The court cases filed by the Savang against the Grazians told their personal history as well as the history of the complaint.
Karoly Grazian had been a link engineer for ImaginaLink. He was paid to design new and different uses for the tiny chips that everyone had installed within their bodies. Some of the links were simply for communication, but others specialized—embedding cameras in fingertips, or adding taste buds for items humans couldn’t normally taste.
Ishani Grazian had worked in customer relations for the same firm. She had marketed new and old chips to various consumer groups. Sometimes she found new ways to make old technology work for a particular group.
Six and a half years ago, the Grazians took a vacation to a major upscale resort on Sava, the home world of the Savang. The resort, Barrier Islands, catered to humans. Its brochures said it provided every possible amenity.
While there, the Grazians hiked along a mountain trail.

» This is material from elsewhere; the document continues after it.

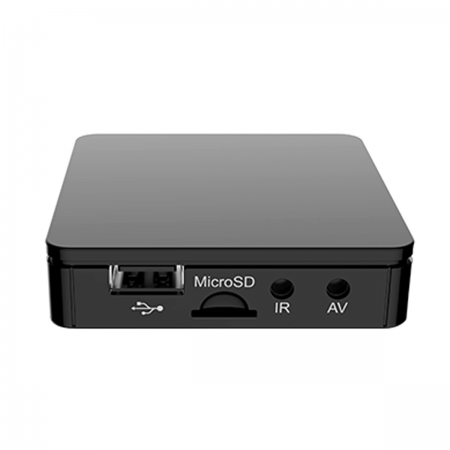 TvIp S415 STB IPTV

Ishani lost her footing and fell five meters to a rock outcropping. The outcropping had only been one meter wide. If Ishani slipped again, she would have fallen forty meters to a valley filled with giant boulders.
She would not have survived.
Karoly couldn’t reach her manually, so he sent one of their companions for help. Then he unwrapped a thick vine from a nearby tree. He had Ishani loop the vine around her waist and pulled her to safety.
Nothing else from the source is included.